- Try it
Within the entries below, count the lines that hold the string "California" and give only that number.

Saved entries
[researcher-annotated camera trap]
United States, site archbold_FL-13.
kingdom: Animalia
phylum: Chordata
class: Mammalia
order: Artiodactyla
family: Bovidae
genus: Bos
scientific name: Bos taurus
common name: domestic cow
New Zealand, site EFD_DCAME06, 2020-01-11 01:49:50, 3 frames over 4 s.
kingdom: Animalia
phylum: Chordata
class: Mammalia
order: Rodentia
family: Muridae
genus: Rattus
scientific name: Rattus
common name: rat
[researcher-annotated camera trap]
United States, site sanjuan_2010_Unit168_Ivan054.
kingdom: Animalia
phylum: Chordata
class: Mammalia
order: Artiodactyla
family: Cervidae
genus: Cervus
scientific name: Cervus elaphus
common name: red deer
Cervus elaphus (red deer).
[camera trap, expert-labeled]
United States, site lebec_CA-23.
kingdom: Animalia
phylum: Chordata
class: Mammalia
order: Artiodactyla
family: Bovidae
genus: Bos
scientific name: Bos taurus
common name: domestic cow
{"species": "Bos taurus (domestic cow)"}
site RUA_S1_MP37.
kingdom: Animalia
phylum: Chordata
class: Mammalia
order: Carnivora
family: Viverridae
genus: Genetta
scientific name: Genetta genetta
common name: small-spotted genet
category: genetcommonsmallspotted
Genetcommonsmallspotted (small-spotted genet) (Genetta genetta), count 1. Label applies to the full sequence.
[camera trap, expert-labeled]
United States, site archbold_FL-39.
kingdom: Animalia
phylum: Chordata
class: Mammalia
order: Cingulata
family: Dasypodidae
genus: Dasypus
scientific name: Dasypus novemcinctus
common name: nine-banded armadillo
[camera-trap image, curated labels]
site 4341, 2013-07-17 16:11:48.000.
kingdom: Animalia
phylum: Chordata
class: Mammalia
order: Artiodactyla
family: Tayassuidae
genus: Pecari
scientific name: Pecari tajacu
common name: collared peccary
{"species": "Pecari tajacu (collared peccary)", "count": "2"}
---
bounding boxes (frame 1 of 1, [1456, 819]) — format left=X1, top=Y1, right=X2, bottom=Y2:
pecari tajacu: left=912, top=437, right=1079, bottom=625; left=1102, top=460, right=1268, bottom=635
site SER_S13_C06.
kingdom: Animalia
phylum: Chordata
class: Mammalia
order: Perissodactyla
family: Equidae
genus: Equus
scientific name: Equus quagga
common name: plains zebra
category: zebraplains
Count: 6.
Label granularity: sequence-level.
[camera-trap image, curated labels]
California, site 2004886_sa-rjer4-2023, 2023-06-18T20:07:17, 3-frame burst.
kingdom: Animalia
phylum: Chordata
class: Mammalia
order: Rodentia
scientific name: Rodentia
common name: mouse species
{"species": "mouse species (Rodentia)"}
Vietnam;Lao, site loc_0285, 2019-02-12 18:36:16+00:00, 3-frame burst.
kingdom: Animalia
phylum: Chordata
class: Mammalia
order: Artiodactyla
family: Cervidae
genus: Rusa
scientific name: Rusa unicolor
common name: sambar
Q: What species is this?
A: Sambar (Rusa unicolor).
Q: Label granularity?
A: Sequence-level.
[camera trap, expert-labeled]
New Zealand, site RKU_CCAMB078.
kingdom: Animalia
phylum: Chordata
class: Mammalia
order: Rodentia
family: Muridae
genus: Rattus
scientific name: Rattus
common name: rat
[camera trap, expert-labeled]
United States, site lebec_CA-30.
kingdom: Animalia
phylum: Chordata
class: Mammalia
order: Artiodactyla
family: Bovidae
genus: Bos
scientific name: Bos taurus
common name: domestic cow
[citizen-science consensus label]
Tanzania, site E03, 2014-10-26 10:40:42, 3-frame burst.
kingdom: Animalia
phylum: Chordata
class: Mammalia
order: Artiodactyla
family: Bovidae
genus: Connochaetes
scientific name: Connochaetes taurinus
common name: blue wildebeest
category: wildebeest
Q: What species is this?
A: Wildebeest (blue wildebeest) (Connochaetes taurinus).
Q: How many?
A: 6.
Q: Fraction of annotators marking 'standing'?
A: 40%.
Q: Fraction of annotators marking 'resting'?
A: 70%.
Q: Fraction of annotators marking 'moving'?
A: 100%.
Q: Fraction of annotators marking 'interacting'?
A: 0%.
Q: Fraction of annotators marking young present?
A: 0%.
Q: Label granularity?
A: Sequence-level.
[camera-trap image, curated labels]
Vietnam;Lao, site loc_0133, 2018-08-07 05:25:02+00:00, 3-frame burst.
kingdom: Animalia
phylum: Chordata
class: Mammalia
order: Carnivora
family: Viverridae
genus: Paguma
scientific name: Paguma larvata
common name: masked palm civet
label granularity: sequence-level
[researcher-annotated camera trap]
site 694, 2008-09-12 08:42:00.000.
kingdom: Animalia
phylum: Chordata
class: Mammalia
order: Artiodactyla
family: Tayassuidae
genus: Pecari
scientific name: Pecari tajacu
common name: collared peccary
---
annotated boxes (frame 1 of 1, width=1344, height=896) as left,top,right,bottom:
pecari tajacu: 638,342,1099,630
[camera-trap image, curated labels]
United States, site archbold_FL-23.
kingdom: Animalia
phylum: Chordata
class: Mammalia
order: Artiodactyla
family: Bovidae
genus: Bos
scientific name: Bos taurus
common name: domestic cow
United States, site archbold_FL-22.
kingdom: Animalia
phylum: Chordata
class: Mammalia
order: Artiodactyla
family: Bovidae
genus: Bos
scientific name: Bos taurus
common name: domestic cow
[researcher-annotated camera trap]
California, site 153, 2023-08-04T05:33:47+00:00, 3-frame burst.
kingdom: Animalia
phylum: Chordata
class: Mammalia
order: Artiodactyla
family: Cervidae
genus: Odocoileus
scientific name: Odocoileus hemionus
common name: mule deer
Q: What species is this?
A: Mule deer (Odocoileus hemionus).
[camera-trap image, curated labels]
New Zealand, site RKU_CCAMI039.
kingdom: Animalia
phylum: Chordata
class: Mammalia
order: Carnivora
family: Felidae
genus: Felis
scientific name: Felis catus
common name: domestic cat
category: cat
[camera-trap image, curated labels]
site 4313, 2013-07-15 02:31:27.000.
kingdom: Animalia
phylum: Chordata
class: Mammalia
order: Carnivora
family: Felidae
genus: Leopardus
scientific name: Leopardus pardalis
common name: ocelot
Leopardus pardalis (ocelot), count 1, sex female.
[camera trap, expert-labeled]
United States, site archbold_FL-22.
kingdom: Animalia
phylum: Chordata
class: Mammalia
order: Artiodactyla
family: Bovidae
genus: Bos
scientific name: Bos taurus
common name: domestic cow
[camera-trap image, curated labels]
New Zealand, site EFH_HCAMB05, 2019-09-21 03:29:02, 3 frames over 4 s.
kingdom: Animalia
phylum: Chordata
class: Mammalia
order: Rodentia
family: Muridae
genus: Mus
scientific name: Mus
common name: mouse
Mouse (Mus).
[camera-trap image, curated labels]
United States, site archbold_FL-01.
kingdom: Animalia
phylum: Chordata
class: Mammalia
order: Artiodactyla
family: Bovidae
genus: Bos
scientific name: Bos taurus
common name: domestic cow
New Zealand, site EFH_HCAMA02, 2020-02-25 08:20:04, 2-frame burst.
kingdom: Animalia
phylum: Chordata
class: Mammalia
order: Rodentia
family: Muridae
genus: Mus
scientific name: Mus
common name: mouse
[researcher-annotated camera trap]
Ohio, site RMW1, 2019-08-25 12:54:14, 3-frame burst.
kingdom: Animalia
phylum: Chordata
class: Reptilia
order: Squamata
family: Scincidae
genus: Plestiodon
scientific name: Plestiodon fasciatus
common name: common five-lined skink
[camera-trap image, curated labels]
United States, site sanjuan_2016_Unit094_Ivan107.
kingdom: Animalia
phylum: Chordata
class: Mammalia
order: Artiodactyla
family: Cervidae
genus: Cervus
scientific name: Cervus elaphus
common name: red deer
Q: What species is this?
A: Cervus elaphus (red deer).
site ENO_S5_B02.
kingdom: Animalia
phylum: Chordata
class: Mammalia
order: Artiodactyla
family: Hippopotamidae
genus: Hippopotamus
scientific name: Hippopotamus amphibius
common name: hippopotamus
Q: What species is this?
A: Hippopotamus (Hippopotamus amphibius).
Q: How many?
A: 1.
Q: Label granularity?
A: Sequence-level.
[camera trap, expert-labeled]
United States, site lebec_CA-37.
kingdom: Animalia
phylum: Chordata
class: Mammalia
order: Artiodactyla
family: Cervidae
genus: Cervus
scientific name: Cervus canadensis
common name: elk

- Solution for this exercise
2